Jean lived with his widowed mother, Esther and his sister, Rachel in the city of Boulogne-Billancourt, France. The boat, which had been handcrafted out of wood, was sent to Jean from the concentration camp of Pithiviers in France by Esther's partner, who had been arrested and incarcerated in the camp.
Boats like Jean's were made by Pithiviers inmates in the camp's carpentry workshop. Prisoners were permitted to send letters and parcels to their families, and in this way, artifacts crafted in the camp during this period, such as doll cradles, powder boxes and picture frames were preserved. The toy boats made at Pithiviers typically had three sections, with a space in the body of the boat for a small electric motor.
It would seem that Jean received the boat shortly before he and his family were evicted from their home. In August 1942, the French police came to the Pojzman home to arrest Jean's mother, Esther. Refusing to part with her children, Esther was sent together with Jean and Rachel to the Drancy detention camp. On 21 August 1942, all three of them were deported to Auschwitz on Convoy #22, and murdered.

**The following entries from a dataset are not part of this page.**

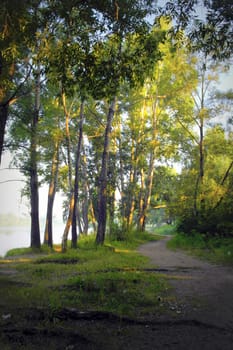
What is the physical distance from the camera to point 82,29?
25.1ft

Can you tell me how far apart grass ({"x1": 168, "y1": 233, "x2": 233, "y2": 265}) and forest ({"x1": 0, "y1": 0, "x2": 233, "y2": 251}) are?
58cm

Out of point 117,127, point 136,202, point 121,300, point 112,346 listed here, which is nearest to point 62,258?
point 121,300

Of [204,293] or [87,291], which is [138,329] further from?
[204,293]

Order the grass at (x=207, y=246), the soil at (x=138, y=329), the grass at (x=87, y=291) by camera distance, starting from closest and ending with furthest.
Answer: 1. the soil at (x=138, y=329)
2. the grass at (x=87, y=291)
3. the grass at (x=207, y=246)

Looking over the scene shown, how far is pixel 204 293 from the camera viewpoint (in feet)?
21.3

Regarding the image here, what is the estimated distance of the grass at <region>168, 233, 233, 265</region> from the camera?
39.1 ft

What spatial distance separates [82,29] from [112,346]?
7317 millimetres

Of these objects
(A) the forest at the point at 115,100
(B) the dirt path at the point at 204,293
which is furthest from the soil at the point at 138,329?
(A) the forest at the point at 115,100

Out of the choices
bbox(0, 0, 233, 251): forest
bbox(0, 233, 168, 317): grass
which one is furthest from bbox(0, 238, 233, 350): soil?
bbox(0, 0, 233, 251): forest

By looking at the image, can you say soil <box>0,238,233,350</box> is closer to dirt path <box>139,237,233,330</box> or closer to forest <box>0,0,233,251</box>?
dirt path <box>139,237,233,330</box>

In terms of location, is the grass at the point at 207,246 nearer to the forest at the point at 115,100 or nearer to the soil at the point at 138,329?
the forest at the point at 115,100

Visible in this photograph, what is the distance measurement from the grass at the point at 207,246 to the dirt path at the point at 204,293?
187 centimetres

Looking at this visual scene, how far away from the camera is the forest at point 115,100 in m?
7.31

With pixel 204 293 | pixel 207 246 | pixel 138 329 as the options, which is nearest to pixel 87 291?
pixel 138 329
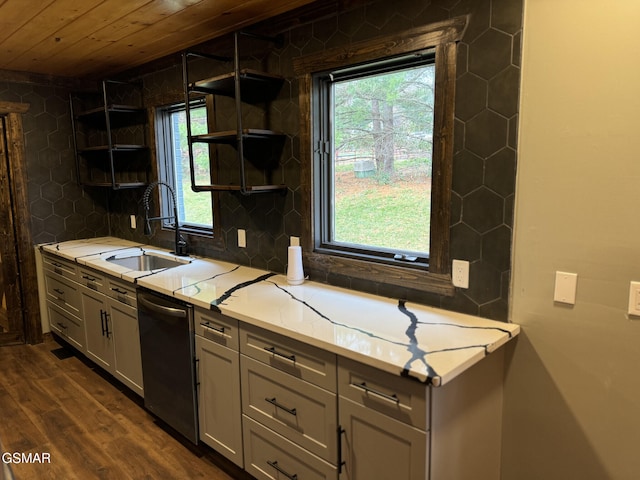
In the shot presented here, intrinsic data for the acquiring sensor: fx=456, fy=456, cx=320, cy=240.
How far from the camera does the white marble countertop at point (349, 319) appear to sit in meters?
1.50

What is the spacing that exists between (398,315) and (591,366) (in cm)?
71

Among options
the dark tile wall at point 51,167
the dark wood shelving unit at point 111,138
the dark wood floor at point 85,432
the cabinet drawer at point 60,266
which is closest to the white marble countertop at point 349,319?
the cabinet drawer at point 60,266

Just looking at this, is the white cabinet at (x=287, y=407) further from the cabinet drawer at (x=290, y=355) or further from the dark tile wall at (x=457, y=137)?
the dark tile wall at (x=457, y=137)

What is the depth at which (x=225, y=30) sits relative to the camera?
265cm

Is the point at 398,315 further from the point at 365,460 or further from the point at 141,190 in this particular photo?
the point at 141,190

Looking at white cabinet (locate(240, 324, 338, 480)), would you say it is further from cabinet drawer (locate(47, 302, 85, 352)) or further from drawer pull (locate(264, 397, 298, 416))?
cabinet drawer (locate(47, 302, 85, 352))

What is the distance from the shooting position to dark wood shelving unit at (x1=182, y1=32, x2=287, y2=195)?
2.42 meters

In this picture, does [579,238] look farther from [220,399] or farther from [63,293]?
[63,293]

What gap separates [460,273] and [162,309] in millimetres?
1522

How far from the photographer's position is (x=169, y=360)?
8.04 ft

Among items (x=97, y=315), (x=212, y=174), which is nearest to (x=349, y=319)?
(x=212, y=174)

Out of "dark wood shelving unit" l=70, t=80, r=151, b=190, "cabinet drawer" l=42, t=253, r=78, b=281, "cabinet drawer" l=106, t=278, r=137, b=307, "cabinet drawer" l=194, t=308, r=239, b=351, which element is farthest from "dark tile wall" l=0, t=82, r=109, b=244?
"cabinet drawer" l=194, t=308, r=239, b=351

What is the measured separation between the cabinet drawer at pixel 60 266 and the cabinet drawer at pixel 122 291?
24.6 inches

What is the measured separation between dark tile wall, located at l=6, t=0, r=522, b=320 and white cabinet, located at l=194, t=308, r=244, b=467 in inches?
24.4
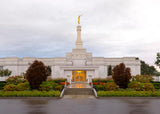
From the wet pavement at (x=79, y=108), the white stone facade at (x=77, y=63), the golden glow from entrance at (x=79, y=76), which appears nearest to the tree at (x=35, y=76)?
the wet pavement at (x=79, y=108)

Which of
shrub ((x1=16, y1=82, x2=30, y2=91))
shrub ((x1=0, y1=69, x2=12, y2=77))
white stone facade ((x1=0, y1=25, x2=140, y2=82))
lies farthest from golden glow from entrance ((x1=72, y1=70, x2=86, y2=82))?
shrub ((x1=16, y1=82, x2=30, y2=91))

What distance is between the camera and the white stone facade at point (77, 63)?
4981 centimetres

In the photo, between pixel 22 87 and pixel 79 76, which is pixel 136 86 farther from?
pixel 79 76

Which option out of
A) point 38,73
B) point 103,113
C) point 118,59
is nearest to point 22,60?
point 118,59

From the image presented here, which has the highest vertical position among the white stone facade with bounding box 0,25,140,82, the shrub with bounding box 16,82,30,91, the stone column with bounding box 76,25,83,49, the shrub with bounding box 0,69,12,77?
the stone column with bounding box 76,25,83,49

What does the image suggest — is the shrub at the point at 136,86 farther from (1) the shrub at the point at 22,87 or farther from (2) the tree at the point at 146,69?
(2) the tree at the point at 146,69

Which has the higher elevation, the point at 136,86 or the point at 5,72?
the point at 5,72

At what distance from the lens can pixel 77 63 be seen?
51344 mm

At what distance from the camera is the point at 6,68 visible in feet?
182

A neighbor took the toy boat and some other belongings and photographs, and kept them for the Pojzmans, who he assumed would be returning. Many years after the war, she gave them to an acquaintance who had survived the Holocaust, Dr. Michel Plaskow, and he in turn donated the artifacts to various museums, in order to perpetuate the memory of the Pojzman family.
The fate of the man who sent Jean the boat from Pithiviers remains a mystery to this day. The sender, Esther Pojzman's partner (name unknown), was probably arrested in the round-up of 14 May 1941 known as "la rafle du billet vert". He sent two gifts from Pithiviers: a wooden box for Rachel, which was donated to the Holocaust museum in Paris, and the wooden boat for Jean, donated to the Artifacts Collection at Yad Vashem.